- Born: Deborah Clare Slotkin April 3, 1947
- Died: January 28, 2007 (aged 59)
- Other names: Deborah Orin-Eilbeck
- Education: Radcliffe College, Northwestern University, Sorbonne
- Occupation: journalist
- Employer(s): Chicago Daily News, Long Island Press, New York Post
- Known for: Washington D.C. bureau chief for New York Post

= Deborah Orin =

American journalist

Deborah Orin (April 3, 1947 – January 28, 2007) was Washington D.C. bureau chief for the New York Post. She was also known by her married name, Deborah Orin-Eilbeck.

Born as Deborah Clare Slotkin to Aaron and Sarah Slotkin, Orin grew up in Stuyvesant Town in New York City. She majored in French and graduated with honors from Radcliffe College. She received a master's degree from Northwestern University and also studied at the Sorbonne.

Orin started her journalism career at the Chicago Daily News and the Long Island Press before joining the New York Post in 1977. She covered every presidential campaign since 1980, and was named Washington bureau chief of the Post in 1988.
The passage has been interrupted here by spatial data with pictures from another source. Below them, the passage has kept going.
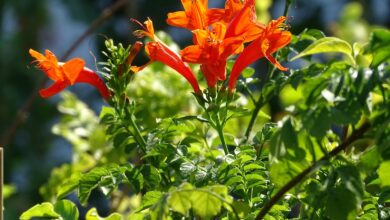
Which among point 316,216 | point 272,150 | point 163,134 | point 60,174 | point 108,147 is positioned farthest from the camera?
point 108,147

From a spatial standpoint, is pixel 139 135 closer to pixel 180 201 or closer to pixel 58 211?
pixel 58 211

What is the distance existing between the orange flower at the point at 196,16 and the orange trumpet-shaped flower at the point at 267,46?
0.07 m

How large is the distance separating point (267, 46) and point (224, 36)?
68 millimetres

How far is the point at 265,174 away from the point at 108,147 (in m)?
1.15

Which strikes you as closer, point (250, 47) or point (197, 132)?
point (250, 47)

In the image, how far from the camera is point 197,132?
4.79ft

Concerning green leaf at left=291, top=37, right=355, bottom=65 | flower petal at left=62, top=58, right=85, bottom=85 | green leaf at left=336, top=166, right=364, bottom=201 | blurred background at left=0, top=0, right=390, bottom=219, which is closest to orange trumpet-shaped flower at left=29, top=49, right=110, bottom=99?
flower petal at left=62, top=58, right=85, bottom=85

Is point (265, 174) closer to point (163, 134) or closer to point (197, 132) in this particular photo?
point (163, 134)

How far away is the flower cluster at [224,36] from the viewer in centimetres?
122

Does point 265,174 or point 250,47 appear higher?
point 250,47

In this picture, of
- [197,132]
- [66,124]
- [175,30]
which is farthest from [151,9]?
[197,132]

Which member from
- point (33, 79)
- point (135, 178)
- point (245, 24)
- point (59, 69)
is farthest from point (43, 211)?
point (33, 79)

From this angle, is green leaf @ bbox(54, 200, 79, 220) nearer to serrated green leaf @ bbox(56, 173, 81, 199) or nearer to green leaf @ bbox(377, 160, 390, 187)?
serrated green leaf @ bbox(56, 173, 81, 199)

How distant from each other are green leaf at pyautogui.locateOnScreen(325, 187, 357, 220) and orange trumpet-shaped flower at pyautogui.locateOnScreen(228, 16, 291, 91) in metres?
0.26
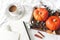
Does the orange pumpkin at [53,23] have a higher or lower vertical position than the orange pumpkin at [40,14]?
lower

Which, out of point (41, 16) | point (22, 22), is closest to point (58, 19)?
point (41, 16)

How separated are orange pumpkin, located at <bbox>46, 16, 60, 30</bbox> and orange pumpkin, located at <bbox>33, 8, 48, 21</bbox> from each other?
0.02 meters

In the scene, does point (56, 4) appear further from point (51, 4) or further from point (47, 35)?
point (47, 35)

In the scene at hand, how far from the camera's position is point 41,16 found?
3.40 feet

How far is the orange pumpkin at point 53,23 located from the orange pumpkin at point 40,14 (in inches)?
1.0

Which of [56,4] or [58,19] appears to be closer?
[58,19]

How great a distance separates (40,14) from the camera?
3.39 feet

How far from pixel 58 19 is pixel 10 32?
24 centimetres

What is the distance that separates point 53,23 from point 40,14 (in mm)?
80

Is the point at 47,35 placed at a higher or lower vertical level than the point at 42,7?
lower

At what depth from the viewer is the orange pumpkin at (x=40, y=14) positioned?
3.40ft

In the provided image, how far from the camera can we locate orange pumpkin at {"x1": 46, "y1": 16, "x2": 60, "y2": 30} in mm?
1005

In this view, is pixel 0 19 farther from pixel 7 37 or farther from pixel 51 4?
pixel 51 4

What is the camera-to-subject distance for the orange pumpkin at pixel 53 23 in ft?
3.30
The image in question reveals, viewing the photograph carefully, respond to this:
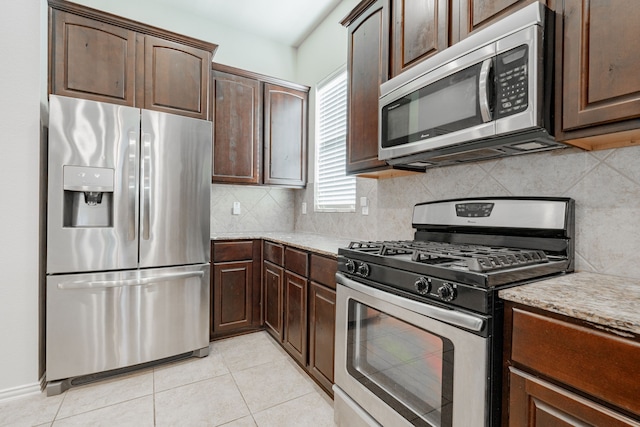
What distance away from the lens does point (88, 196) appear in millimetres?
2131

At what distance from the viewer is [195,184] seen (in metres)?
2.39

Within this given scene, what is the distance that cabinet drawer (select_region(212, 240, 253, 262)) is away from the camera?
2732 millimetres

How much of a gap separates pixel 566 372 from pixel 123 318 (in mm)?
2432

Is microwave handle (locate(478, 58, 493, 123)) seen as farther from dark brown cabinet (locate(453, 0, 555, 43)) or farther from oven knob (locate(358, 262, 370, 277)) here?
oven knob (locate(358, 262, 370, 277))

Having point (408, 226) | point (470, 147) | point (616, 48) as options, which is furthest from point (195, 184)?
point (616, 48)

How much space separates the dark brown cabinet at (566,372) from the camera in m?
0.72

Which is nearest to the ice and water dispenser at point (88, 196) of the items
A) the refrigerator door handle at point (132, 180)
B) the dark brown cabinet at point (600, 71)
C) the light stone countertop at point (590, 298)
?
the refrigerator door handle at point (132, 180)

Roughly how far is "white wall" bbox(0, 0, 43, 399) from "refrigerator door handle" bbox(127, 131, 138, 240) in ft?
1.71

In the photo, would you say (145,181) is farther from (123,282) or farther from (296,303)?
(296,303)

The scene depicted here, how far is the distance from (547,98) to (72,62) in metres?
2.81

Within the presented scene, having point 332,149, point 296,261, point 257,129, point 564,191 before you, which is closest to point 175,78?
point 257,129

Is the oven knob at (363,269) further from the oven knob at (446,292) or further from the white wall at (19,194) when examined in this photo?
the white wall at (19,194)

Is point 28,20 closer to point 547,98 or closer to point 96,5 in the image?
point 96,5

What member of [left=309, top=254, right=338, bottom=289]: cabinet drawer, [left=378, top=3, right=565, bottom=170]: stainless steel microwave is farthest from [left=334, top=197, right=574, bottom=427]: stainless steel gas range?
[left=378, top=3, right=565, bottom=170]: stainless steel microwave
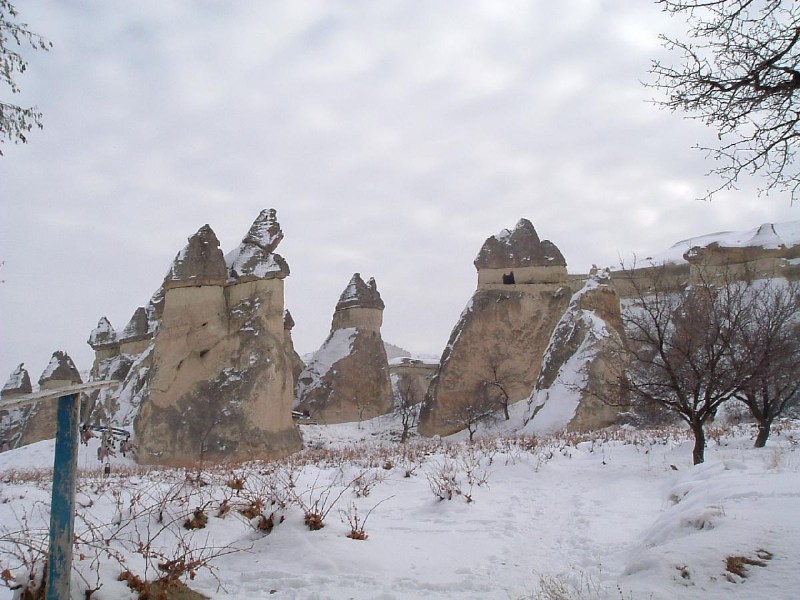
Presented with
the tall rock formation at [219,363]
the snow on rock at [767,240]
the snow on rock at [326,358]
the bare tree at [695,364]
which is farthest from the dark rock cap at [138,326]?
the snow on rock at [767,240]

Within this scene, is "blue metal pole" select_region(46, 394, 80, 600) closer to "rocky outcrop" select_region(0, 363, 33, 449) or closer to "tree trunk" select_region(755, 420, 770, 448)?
"tree trunk" select_region(755, 420, 770, 448)

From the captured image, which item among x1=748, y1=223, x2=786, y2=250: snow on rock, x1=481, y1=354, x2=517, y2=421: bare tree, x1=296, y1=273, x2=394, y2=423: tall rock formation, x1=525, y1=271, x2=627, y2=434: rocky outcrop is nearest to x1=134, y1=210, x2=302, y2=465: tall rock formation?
x1=481, y1=354, x2=517, y2=421: bare tree

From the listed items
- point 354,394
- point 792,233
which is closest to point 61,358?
point 354,394

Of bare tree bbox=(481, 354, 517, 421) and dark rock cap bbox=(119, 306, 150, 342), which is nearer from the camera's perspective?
bare tree bbox=(481, 354, 517, 421)

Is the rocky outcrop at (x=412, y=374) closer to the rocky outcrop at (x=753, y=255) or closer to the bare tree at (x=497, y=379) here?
the bare tree at (x=497, y=379)

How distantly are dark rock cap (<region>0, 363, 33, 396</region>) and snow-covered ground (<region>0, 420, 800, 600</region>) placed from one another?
26010 mm

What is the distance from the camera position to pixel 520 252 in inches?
984

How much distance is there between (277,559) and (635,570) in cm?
221

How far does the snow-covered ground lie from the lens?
300 cm

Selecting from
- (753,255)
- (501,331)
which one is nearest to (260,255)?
(501,331)

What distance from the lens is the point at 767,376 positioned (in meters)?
8.82

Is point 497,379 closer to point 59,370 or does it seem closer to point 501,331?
point 501,331

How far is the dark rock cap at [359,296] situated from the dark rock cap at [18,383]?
1631 cm

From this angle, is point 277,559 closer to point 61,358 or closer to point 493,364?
point 493,364
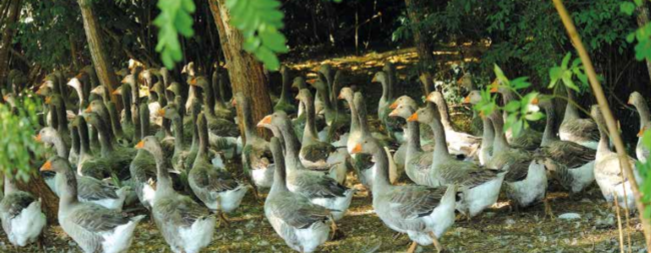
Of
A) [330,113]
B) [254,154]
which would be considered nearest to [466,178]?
[254,154]

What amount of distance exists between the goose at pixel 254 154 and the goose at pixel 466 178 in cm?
216

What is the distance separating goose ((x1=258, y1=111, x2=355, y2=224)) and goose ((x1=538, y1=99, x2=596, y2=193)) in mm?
2487

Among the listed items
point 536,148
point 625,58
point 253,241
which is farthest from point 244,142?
point 625,58

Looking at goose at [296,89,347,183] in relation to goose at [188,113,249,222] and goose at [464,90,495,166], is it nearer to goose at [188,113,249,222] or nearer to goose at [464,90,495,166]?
goose at [188,113,249,222]

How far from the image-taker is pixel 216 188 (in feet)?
38.4

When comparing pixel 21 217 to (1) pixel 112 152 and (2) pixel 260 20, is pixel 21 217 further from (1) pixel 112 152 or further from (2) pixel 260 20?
(2) pixel 260 20

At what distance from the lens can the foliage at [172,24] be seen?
3732 millimetres

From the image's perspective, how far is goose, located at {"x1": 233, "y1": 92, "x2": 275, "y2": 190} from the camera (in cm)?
1269

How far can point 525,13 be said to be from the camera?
1323cm

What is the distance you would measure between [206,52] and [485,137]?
30.5ft

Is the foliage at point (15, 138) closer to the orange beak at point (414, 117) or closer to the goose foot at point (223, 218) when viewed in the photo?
the goose foot at point (223, 218)

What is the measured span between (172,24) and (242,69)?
9.94m

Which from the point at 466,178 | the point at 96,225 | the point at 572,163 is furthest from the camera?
the point at 572,163

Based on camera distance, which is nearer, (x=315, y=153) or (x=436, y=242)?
(x=436, y=242)
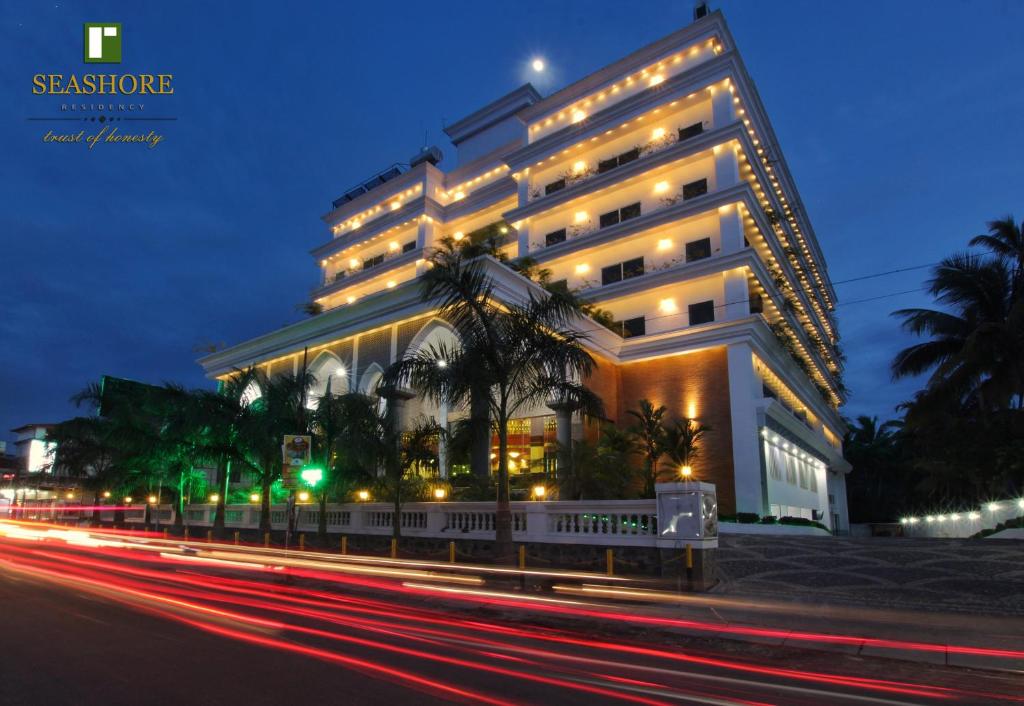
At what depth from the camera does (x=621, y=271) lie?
34750 mm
She covered four presidencies, and interviewed many leaders and dignitaries, including George H. W. Bush, Barbara Bush, Condoleezza Rice and Colin Powell.

Orin was known for her conservative viewpoint, although the Posts managing editor, Jesse Angelo, was quoted after her death as saying that she was "an equal opportunity offender."

==Death==
She died at age 59 from stomach cancer.